I can't wait for sony's next version, which will use various plug & play, lsass, and other esoteric exploits to install via user-mode.

[Edit, oops, forgot to check page two. >.>]

Shinigami-Sama
7th November 2005, 07:38
heh, thats actualy pretty funny, with what I know about comandlines in windows + the drm
*I* could easily bring a system to its knees, and I'm a lazy sod, not a real programer

dragongodz
8th November 2005, 02:26
getting back on topic.... this is an interesting read aswell with a response from First 4 Internet, the company that implements Sony’s Digital Rights Management (DRM) software.
http://www.sysinternals.com/Blog/

dragongodz
8th November 2005, 13:09
EMI are distancing themselves from the Sony situation saying they dont use a rootkit type protection. here
http://news.com.com/EMI+We+dont+use+rootkits/2100-1029_3-5937108.html?tag=nefd.top

however they do say
"EMI is not using First 4 Internet technology. We recently completed a trial of three content-protection technologies (Macrovision's CDS300, SunnComm's MediaMax and SonyDADC's key2audioXS), and First 4 Internet's technology was not one of those tested," said the spokesman.

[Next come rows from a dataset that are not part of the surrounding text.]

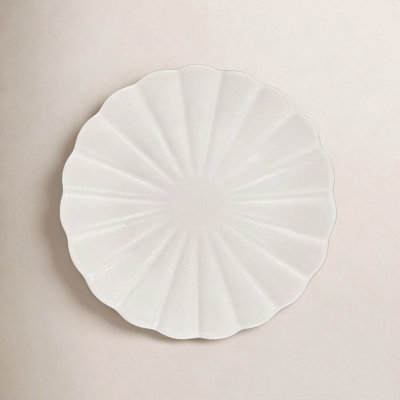 Lafayette 7" Bread Plate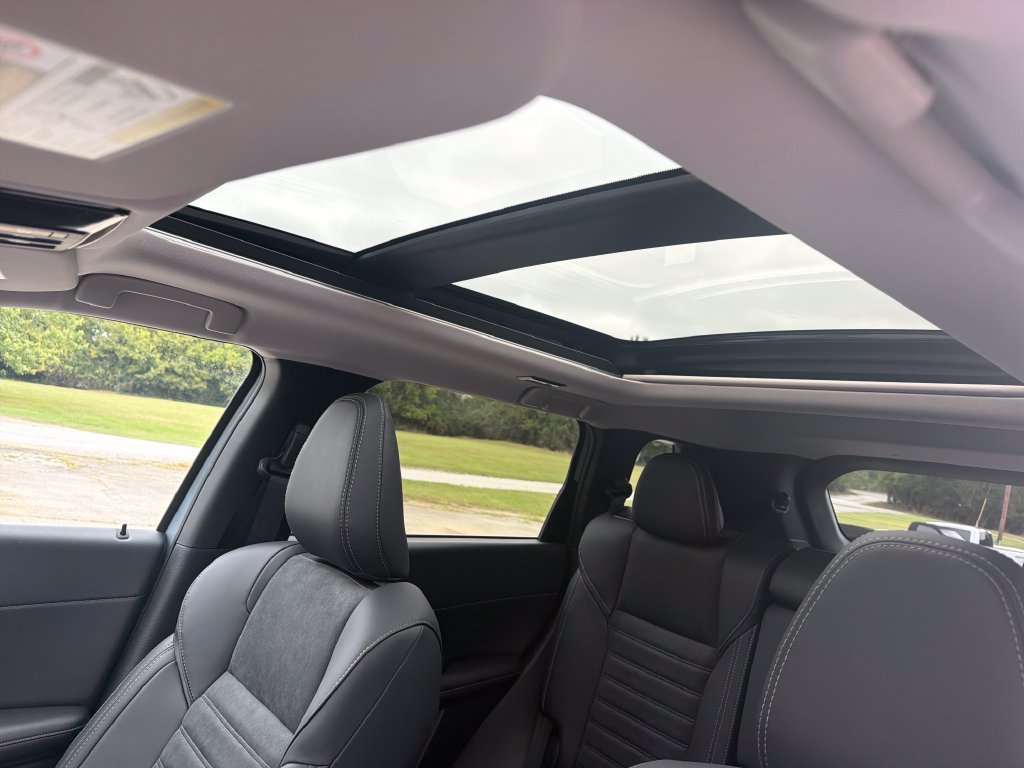 New 2026 Mitsubishi Outlander SE AWD/4WD image 24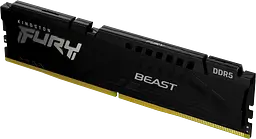 Оперативна пам'ять Kingston Fury 32GB DDR5 5600MHz Beast Black (KF556C36BBE-32)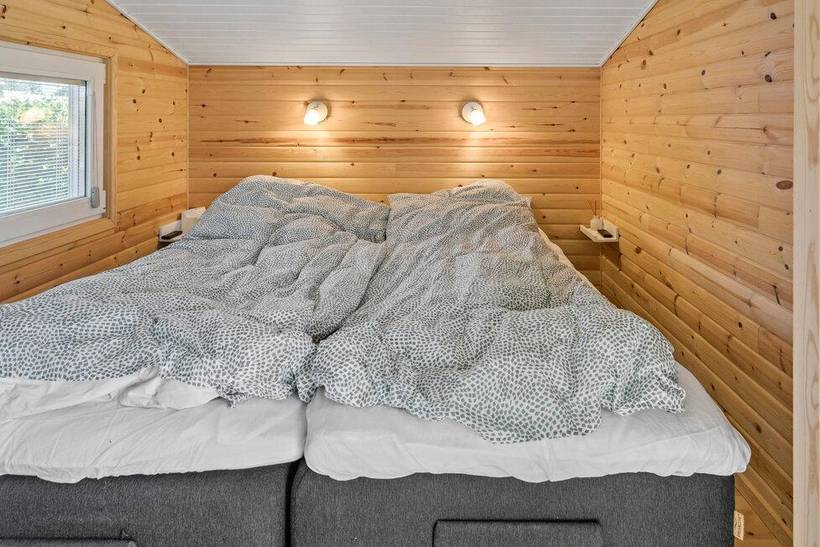 Foto von Ferienhaus RB15 in Marielyst - Falster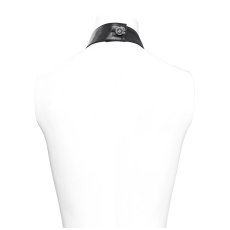 画像9: Bat-shaped gothic bow tie / 付け襟 / ジャボタイ【Devil Fashion】 (9)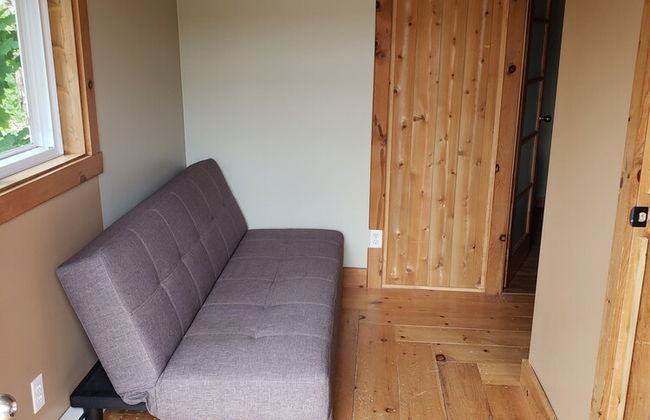 Little Tub Harbour Cottage - Foto 16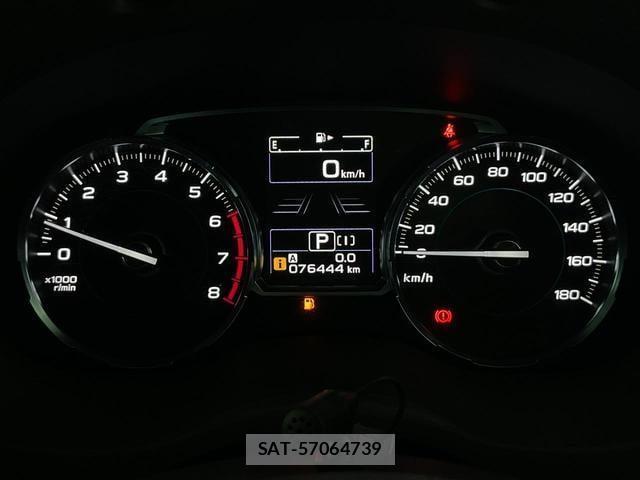 Subaru FORESTER 2017-09 8329209-11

and also interestingly it says
Although Sony's use of rootkits has sparked an outcry, users would find it difficult to sue Sony in the U.K., even if their computer was damaged by its copy-restriction software, according to legal experts.

DK
8th November 2005, 22:14
here is something more of interest:
http://www.cs.helsinki.fi/u/nikki/

these programs are said to be searched for when the rootkit is running:
http://hack.fi/%7Emuzzy/sony-drm-magic-list-2.txt

and this list is being checked when installing:
http://hack.fi/%7Emuzzy/sony-drm-magic-list.txt

dragongodz
9th November 2005, 00:25
yay, i made the list. well DVDx did anyway. ;)

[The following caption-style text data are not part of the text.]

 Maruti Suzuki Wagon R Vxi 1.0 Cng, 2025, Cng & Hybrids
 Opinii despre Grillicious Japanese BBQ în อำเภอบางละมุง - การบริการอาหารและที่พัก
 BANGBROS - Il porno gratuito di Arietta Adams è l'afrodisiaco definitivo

hmm so it checks for not just audio rippers but dvd rippers and mp3 players and burning apps etc. wow thats quite a list.

feedback
9th November 2005, 02:51
here is something more of interest:
http://www.cs.helsinki.fi/u/nikki/

these programs are said to be searched for when the rootkit is running:
http://hack.fi/%7Emuzzy/sony-drm-magic-list-2.txt

and this list is being checked when installing:
http://hack.fi/%7Emuzzy/sony-drm-magic-list.txt
Man! that is one long list...shows DVD Shrink and AnyDvD among many others. Looks like Sony hired Sherlock Holmes!

Regards,:)

Shinigami-Sama
9th November 2005, 02:56
I know
winamp, alcohol, nero
if one of my programs was on that list I'd send a 'nice' letter to sony and first4internet 'wondering' why they're so interesting in my product, but then again I"m only a user of said products so meh
dragongodz your getting mighty close to 2k posts, good work

spuddog
9th November 2005, 03:48
I really don't know why Sony considers this a copy protection anyway. I had no problem making a backup by extracting the audio with Cool Edit, then burning to cd.

CWR03
9th November 2005, 07:04
I really don't know why Sony considers this a copy protection anyway. I had no problem making a backup by extracting the audio with Cool Edit, then burning to cd.
That's because you "recorded" it, not unlike connecting a turntable and a cassette deck together to make a copy of a record album. I've done the same thing - I use an MP3 player a lot, and instead of editing CD rips back together or enduring a pause in the middle of a piece of music that spans two or more tracks, I just record it as a .WAV and save each section of music.